9. Mimic ( Mimic ) 1997 Integument

Mimic est la première incursion de del Toro à Hollywood et son premier film depuis que Cronos a brisé la scène cinématographique mexicaine. Dans cette cassette, le réalisateur déclare par voie de ratification qu’en plus des monstres, fantômes, fantômes, fées, êtres magiques et robots, les insectes seraient un sceau particulier de sa proposition narrative et visuelle, en particulier au début de son film. trajectoire Un affichage dynamique d’effets visuels et de séquences d’action donne à l’intrigue vérité et interrogations sur ce qu’il faut faire avant une épidémie propagée par des insectes communs qui acquièrent un virus sui generis répandu dans l’une des villes les plus peuplées du monde, New York, et Il attaque principalement les enfants, générant une alerte mondiale qui se transforme en efforts de recherche pour l'arrêter.

Adapté du récit "Mimicry" de Donald A. Wollheim, Mimic propose une approche littéraire de la métaphore métaphorique de la métamorphose de Franz Kafka, selon laquelle les insectes peuvent imiter même l'homme, ou les humains deviennent des insectes face au vide, à l'incertitude ou la monotonie, ce que David Cronenberg obtiendrait grâce à une approche plus scientifique, où il reflète magistralement la manipulation de la nature pour le transport de molécules et qui aboutit accidentellement à la métamorphose des espèces dans son remake de La mosca, 1986.

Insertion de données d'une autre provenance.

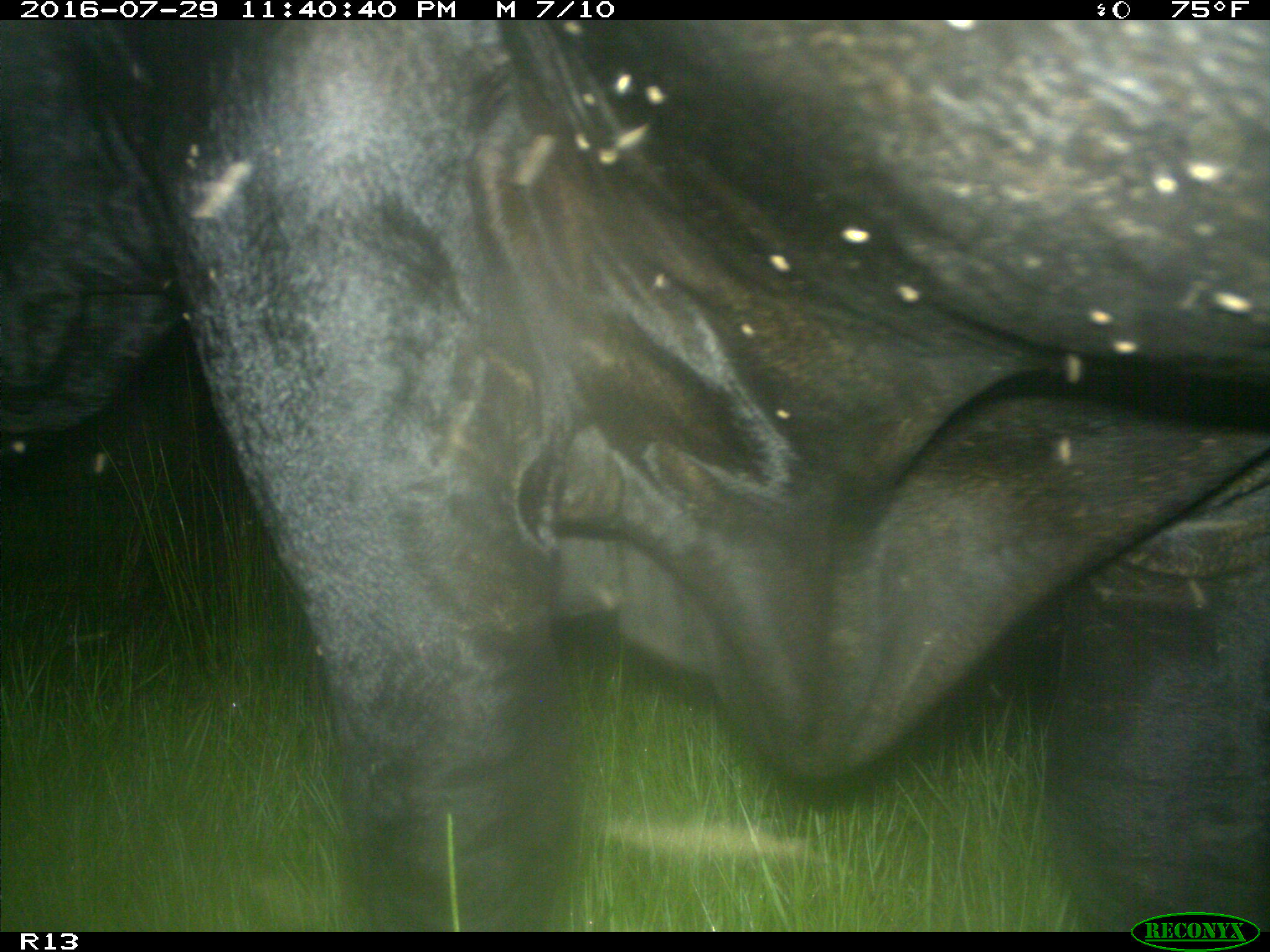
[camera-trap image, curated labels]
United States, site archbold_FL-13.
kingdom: Animalia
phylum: Chordata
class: Mammalia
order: Artiodactyla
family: Bovidae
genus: Bos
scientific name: Bos taurus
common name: domestic cow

Guillermo Del Toro place la maladie contagieuse et une enquête qui cherche le remède qui guérit, comme deux processus simultanés où le second culmine en premier et augmente la portée du premier. Dans leur intervention, les médecins génèrent, à partir de la manipulation génétique d'une souche, un insecte qui combat les cafards qui ont provoqué la contagion et sauve ainsi l'humanité du virus dans une combinaison de suspense, de terreur et de survie qui fait de Mimic Une expérience sensible, terrifiante.

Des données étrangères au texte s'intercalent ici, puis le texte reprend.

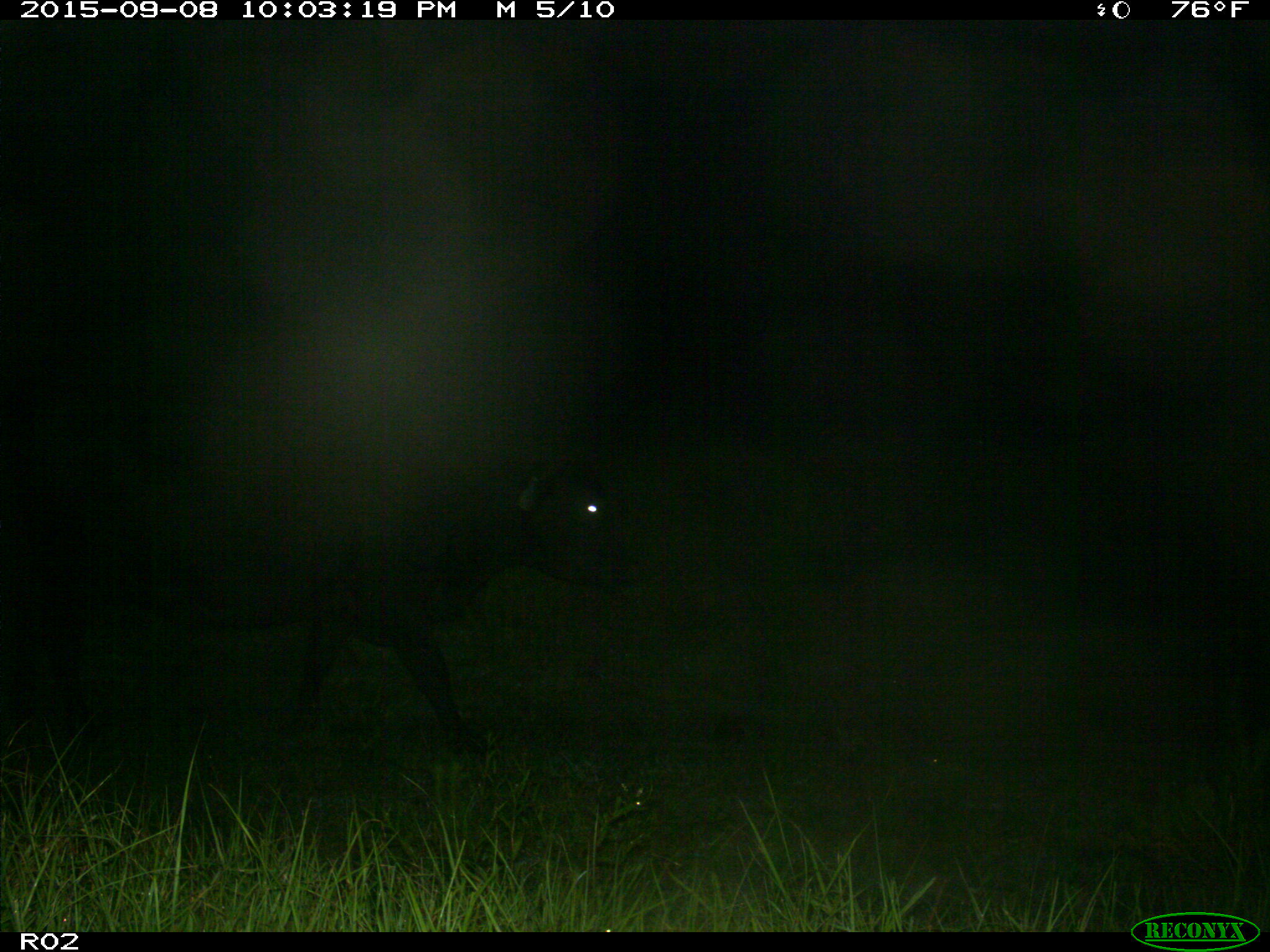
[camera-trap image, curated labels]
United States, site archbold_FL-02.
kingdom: Animalia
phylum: Chordata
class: Mammalia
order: Artiodactyla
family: Bovidae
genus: Bos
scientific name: Bos taurus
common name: domestic cow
Bos taurus (domestic cow).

Malgré les progrès de leurs recherches, les scientifiques interprétés par Mira Sorvino, J. Northam, F. Abraham Murray et un énergique Josh Brolin à son retour au cinéma ne pensent pas que le Mimic pourrait dépasser le cadre de la science et atteindre des dimensions gigantesques., compétences de caméléon et font de la ville leur propre en tant qu’habitant souterrain et terrestre. Les téguments des insectes, les limites et la portée de l'évolution, le budget du surhomme qui caractérise la modernité et les résolutions spécialisées et divergentes du postmodernisme sont préparés au mythe de l'autodestruction de l'humanité devant la nature qui mute et agit Homme qui manipule.

8. La colonne vertébrale du diable 2001 Le mal

La guerre civile espagnole (1936-1939) est présentée pour la première fois dans la filmographie de Del Toro comme une arène où les émotions humaines atteignent la limite de la douleur et du désespoir. De plus, à mon avis, c'est le premier film de Del Toro qui fait de son récit une poésie épique, où les éléments caractéristiques du réalisateur sont capturés avec un naturel absolu. Dans cette production de Pedro Almodóvar et de ses frères, nous trouvons deux dimensions: le contexte historique de la guerre et la situation d'innocence à laquelle elle est confrontée.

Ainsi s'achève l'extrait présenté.